I was 23 years old when I had the pleasure of working with radio personality Barry Farber in New York. Stumbling into the job was one way to put it: I was in the right place and needed a job, so he offered me one as his assistant along with a place to live. Mr. Farber lived in the Apthorp at 2211 Broadway which is a wonderful building on the upper West side in Manhattan. It has a beautiful stone façade and there is an black metal gate on the outside. When you enter, there is a fountain and a large walkway area, and he lived on the second floor. He had 5 rooms including a room off the enormous kitchen which he sublet to a British couple. There was another room rented very cheaply to a friend of his daughter who was auditioning for acting roles with the goal of becoming a soap opera star. I had the pull away futon which turned into a bed and was in the living room. It was a situation where I really needed a place to live and he needed someone to help him with some paperwork and host his famous language dinner parties.
I answered an advertisement for a gathering of his language dinner parties since I spoke French. Mr. Farber was a lean Jewish man always active running from table to table seating his guests. He asked me if I would be hostess of the dinner parties and I agreed. The parties were partly to make friends, and foster language skills along with eating a very good dinner at an affordable price. There were some very interesting people from Eastern Europe and long time New Yorkers. It was an interesting group of people. When I moved in, I had 2 suitcases. Mr. Farber was very kind to me. I met his daughter and one was almost the same age as me. She worked for Spin Magazine as a writer. He invited me to breakfast every morning when he went out and we discussed the day’s itinerary. He told me his agenda and as he was writing something, he would ask me to answer the door, make telephone calls for him, read some of his work and also go with him to the radio station in the evening where he was a talk show host. I was master of many odd jobs one of which included supervising his cleaning team which consisted of two Russian workers. He told me to “watch them and make sure they don’t take anything.” I can still remember following them around the grand apartment with the cavernous ceilings as I watched them dust the tv’s, and awkwardly clean the messy paper pile inside his inner office.

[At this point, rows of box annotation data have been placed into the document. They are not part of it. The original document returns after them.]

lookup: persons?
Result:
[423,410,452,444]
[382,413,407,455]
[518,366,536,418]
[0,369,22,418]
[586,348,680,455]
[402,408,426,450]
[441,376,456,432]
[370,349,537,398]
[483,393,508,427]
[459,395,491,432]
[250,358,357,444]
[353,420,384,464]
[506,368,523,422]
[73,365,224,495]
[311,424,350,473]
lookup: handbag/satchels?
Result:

From time to time, I saw the British couple but they mostly kept to themselves. The soap opera queen as I called her was full of drama. She was very beautiful with long almost whitish gold hair and a year younger than me. She was originally from the Midwest and I can remember her suitors coming to the door with red roses and leaving them. One of the most interesting incidents happened was while Mr. Farber was away on business and his beautiful Norwegian ex-wife visited. She demanded entrance and began to take away wooden stools and other furniture from the apartment. As I watched, she opened the door to the bedroom of the soap opera actress to be and took away some of the furnishings. Then she left. When he
returned, he asked me “For god’s sake, why did you let her take the stuff.” I guess I just assumed she could, I stuttered.With a slow Southern drawl and a kind smile, he shrugged his shoulders and muttered something like “never mind” much to my relief. Today, I appreciate this opportunity and wish I had the chance to say “hello” again from Florida but we lost touch over the years. Once I left New York, I left New York.
Mr. Farber was like a minor celebrity in New York especially among the older New York community. I also had the opportunity to meet Curtis Sliwa, who was head of the Guardian angels with his wife. At that time, in the late 80’s there was a big crime wave in New York and they were part of the organization that patrolled the area. It wasn’t uncommon to read of them and of his beautiful wife who was also photographed for the cover of Vogue Magazine. I also met lots of literary agents and some native New Yorkers’ who were big fans and supporter of Barry Farber. Living with him for six months made me realize and appreciate the small connections of New York to the neighborhood. It became a small town until I picked up myself again and moved on.The stability of the ties he had with the area helped foster my stability and gave me strength to move forward independently. Years later, I realized that meeting and having the opportunity to interact with Barry Farber was like having my own guardian angel descend upon me: the voice of cosmopolitanism with some down home humor was exactly what my small town roots desired. It didn’t hurt that he loved language and words and probably knew me better at the time than I knew myself. I went on to get my masters in linguistics and make my living as an English Instructor.
I haven’t yet traveled to Eastern Europe but there is still time.